Shakeralo ancora, Fabiano

L'arte particolare del bartender Omodeo: cocktail a base di vino, in abbinamento alle varie pietanze

02-06-2015
Fabiano Omodeo, bartender della terrazza di Identi

Fabiano Omodeo, bartender della terrazza di Identità Expo e responsabile della Vermoutheria del ristorante I Due Buoi di Alessandria. Con lo chef Andrea RIbaldone studia menu degustazione di cocktail, quasi tutti a base di vino, da abbinare alle pietanze. Un'idea molto interessante (foto Brambilla/Serrani)

E’ dal primo maggio che Fabiano Omodeo agita ogni giorno stirrer e shaker sulla terrazza di Identità Expo S.Pellegrino. Ed è lui ad aprire “Identità di cocktail”, ciclo di lezioni dedicate al bere miscelato, un universo in espansione anche in Italia, paese non così incline ad assimilare una tradizione che nei paesi anglosassoni è religione da decenni.

Classe 1968, Omodeo inizia a fare il barman giovanissimo, nella Gasthaus più popolare di Alessandria: «Facevo intrugli immondi», ricorda, «ma da qualche parte dovevo pur cominciare». Affina il mestiere negli anni del militare, svolto per il circolo ufficiali di Como. Sono i primi contatti con una clientela esigente, con un mondo che conoscerà ancora meglio al Grand hotel Isola di Ponza, al Cenobio dei Dogi di Camogli, in Liguria e in tutta una lunga serie di American bar serali. Al lavoro di notte e di giorno.

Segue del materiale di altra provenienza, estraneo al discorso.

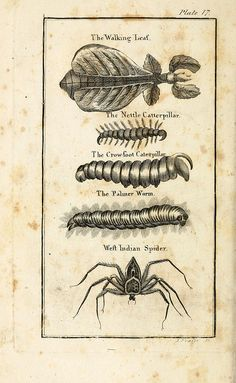 creepy worm, catterpillar, walking leaf, spider. Compiled from Swammerdam, Brookes, Goldsmith, & Co. | The natural history of insects (1792)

Identità Mule di Fabiano Omodeo: al posto della vodka, c'è il vino Gavi. Perfetto in abbinamento al pesce fresco

Identità Mule di Fabiano Omodeo: al posto della vodka, c'è il vino Gavi. Perfetto in abbinamento al pesce fresco

Nel 2003, arriva la grande svolta: «Apro con dei soci l’Hemingway Café ad Alessandria». Il bancone se lo disegna lui stesso, il sogno di ogni bartender: «Avevamo un metro e mezzo di margine d’azione». Tantissimo, se pensi che la media è di 80 centimetri. Arriva da subito il boom: «Facevamo 1.500 aperitivi in 3 giorni». Un successo ininterrotto per 9 anni - quando di solito un locale di tendenza non arriva in media a 3-4 anni. Il signature cocktail di allora? Un Martini fanno come dio comanda: «Il Gin Plymouth, 47,3%, lo servivo ghiacciato in una coppa ghiacciata: fu lo stesso Hemingway a suggerire di non diluire il distillato nel mixing glass, sennò si diluiva con l’acqua. Poi vermouth Noilly Prat vaporizzato, zest di limone e niente oliva». Anni di furore, interrotti nel 2014 per una nuova avventura, ancora più interessante della precedente.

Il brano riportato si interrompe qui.